Computational modeling for the design of new fluorescent organic compounds based on both diketopyrrolopyrrole and nitrobenzofurazan moieties

Three examples of organic π-conjugated systems, based on both diketopyrrolopyrrole (DPP) and nitrobenzofurazan (NBD) were theoretically designed as host fluorescent materials that all of them emitted intense infrared fluorescence and the maximum emission bands ranged from 841 nm to 868 nm. Theoretical analysis by utilizing density function theory (DFT) and its extension of TD-DFT methods with B3LYP functional at the 6–311 g(d,p) calculation level, in acetonitrile, have been reported on the geometry, optoelectronic, absorption/emission characteristics of the studied materials. The furan-, thiophene-, or selenophene-flanked-DPP and coupled to NBD, named after M1 (X = O), M2 (X = S) and M3 (X = Se), have a great impact on optoelectronic properties to design lower optical band gap materials with excellent nonlinear optical (NLO) properties and efficient intra-molecular charge transfer (ICT).

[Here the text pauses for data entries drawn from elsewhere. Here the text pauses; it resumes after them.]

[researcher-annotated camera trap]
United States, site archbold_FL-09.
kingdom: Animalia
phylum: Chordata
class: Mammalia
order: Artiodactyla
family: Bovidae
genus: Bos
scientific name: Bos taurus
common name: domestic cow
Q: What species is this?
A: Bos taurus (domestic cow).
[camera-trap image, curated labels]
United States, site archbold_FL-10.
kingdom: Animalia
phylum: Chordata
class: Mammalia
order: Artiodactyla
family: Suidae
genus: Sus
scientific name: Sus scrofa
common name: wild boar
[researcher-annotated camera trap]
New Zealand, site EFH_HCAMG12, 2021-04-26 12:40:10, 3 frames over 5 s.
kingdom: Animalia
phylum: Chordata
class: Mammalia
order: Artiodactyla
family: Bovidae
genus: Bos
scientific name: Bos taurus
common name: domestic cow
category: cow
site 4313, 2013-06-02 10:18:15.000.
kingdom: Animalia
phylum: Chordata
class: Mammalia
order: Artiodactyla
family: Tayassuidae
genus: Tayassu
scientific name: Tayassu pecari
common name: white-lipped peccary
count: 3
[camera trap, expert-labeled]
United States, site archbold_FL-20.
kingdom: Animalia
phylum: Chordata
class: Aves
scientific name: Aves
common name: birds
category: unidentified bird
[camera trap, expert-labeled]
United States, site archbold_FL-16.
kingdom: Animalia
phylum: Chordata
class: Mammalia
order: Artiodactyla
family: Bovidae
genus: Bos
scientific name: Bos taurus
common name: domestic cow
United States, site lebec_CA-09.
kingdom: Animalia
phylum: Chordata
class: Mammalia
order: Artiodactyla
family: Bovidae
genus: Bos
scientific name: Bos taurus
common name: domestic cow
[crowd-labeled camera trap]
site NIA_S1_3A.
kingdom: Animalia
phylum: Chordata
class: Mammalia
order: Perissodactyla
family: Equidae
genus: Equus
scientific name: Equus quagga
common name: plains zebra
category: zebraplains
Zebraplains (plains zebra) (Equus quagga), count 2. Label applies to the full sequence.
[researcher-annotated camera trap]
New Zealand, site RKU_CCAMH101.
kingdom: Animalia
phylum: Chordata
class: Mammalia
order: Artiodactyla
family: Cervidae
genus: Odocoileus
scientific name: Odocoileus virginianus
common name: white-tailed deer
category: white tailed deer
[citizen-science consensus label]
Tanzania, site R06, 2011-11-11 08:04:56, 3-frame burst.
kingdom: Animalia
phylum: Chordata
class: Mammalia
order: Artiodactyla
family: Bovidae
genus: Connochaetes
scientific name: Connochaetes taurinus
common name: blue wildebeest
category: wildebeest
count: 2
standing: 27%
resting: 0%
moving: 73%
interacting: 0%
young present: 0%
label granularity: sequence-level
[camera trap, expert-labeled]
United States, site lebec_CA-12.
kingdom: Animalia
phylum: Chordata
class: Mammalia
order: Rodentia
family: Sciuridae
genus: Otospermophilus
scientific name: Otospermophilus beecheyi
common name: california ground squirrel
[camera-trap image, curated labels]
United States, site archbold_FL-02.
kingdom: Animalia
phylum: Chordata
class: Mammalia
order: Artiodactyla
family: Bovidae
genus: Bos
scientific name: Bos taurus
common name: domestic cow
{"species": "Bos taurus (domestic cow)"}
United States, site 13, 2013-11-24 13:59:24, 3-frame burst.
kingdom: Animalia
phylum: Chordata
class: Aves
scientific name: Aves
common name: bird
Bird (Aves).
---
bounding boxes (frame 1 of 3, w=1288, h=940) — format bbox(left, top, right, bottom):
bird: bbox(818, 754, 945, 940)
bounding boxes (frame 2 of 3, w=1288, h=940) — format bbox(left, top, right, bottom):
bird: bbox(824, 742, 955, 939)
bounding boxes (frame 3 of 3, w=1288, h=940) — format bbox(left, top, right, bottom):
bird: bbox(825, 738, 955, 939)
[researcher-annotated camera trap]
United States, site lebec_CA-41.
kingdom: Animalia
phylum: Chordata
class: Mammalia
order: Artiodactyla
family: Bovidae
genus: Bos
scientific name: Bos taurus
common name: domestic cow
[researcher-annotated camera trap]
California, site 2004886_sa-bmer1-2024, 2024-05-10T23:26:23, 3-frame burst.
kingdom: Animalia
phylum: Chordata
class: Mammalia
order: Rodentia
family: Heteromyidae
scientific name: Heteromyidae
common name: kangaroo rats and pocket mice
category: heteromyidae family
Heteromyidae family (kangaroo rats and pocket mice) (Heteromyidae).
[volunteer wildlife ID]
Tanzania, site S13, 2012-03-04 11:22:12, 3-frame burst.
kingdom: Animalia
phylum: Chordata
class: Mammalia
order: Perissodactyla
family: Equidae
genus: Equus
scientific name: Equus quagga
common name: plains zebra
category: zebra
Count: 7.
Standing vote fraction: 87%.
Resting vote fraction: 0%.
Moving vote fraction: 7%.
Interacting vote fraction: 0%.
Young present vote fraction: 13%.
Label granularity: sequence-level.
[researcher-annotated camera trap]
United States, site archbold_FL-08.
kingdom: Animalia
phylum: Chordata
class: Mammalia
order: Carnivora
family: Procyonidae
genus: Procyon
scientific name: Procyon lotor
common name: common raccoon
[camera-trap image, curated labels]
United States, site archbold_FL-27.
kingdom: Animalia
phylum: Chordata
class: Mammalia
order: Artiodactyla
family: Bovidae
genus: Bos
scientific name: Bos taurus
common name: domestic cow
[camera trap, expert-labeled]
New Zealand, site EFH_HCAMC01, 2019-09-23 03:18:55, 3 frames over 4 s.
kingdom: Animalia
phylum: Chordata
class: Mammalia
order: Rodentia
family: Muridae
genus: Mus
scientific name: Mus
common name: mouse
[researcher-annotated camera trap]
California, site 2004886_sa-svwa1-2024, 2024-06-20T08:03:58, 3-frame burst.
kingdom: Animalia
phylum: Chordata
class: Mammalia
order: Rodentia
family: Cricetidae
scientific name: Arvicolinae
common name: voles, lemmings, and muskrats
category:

The studied molecular structures adopt a planar geometry stabilized by intra-molecular non-covalent interactions (NCIs). The reduced density gradient (RDG) has been further developed to analyze and understand the typical NCIs and their characteristics. The analysis of electron density and its reduced density gradient (RDG), NCIs, the topological analyses from MEP, ELF and LOL, QTAIM were carried out to evaluate the charge transfer within the investigated compounds.